Am folgenden Morgen geht es weiter dem Hinterrhein entlang nach Nufenen. Linkerhand zweigt die Val Curciusa ab, nach dem Val Madris der zweite verhinderte Pumpseichersee, den TransALPedes auf Einladung der Arbeitsgruppe Val Madris-Cuciusa 1992 besucht hatte. Dieses Mal bleiben wir im Tal und erinnern uns an die damalige Übernachtung im Gasthaus Rheinwald, das immer noch direkt an der Strasse in demselben barackenähnlichen Bau untergebracht ist. Durch das Dorf geht es nun steil hinauf zum Valserberg, der früher wichtigsten Verbindung von Vals mit der Aussenwelt. Aufgrund des engen und steilen Zugangs von Norden lief der Handel der Valser über diesen Pass, das Hinterrhein und den Splügenpass nach Kleven (Chiavenna).

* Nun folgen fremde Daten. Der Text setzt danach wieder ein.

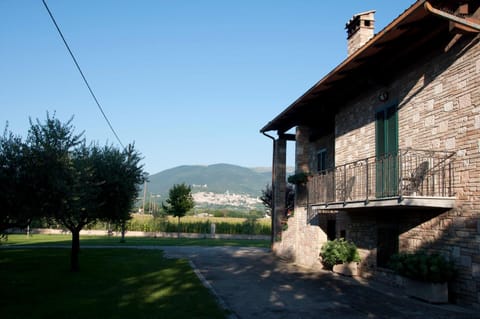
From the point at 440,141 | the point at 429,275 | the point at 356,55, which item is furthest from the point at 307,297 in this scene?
the point at 356,55

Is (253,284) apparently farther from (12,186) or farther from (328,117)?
(328,117)

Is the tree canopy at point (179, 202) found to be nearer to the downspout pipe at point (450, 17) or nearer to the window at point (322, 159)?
the window at point (322, 159)

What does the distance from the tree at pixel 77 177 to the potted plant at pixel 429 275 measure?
881 centimetres

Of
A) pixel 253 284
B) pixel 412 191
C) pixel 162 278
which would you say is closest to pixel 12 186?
pixel 162 278

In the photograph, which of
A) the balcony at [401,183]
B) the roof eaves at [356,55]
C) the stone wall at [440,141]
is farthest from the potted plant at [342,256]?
the roof eaves at [356,55]

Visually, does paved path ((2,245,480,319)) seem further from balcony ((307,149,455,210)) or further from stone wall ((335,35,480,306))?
balcony ((307,149,455,210))

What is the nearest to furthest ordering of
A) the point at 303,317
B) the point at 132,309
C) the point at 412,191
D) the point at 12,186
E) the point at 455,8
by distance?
the point at 303,317
the point at 132,309
the point at 455,8
the point at 412,191
the point at 12,186

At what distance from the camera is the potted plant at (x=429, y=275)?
30.3 ft

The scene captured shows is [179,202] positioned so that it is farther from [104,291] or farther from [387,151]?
[387,151]

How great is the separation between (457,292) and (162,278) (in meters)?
7.67

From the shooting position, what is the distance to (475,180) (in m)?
8.95

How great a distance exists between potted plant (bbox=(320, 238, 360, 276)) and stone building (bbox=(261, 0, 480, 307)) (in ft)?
1.10

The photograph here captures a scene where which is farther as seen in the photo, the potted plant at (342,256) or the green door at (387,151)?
the potted plant at (342,256)

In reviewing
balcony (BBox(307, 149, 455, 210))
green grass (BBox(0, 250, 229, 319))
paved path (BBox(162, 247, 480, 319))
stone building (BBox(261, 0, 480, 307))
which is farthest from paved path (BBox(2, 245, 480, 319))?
balcony (BBox(307, 149, 455, 210))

Vorbei an der ausgedehnten Hochfläche der Alp Pianätsch erreicht die whatsalp-Gruppe den Pass und steigt durchs Peiltal in Richtung Vals ab. Oberhalb des Ortes empfängt uns auf der Alp Uf dr Matta eine Delegation der Kulturstiftung Vals mit einem feinen Apéritiv. Der mitwandernde Musiker Ritschi hat seine Gitarre dabei und gibt spontan ein Konzert. Dann steigt Gruppe erheitert und teils besäuselt die letzten Meter nach Vals hinunter, wo sie am späteren Abend eintrifft.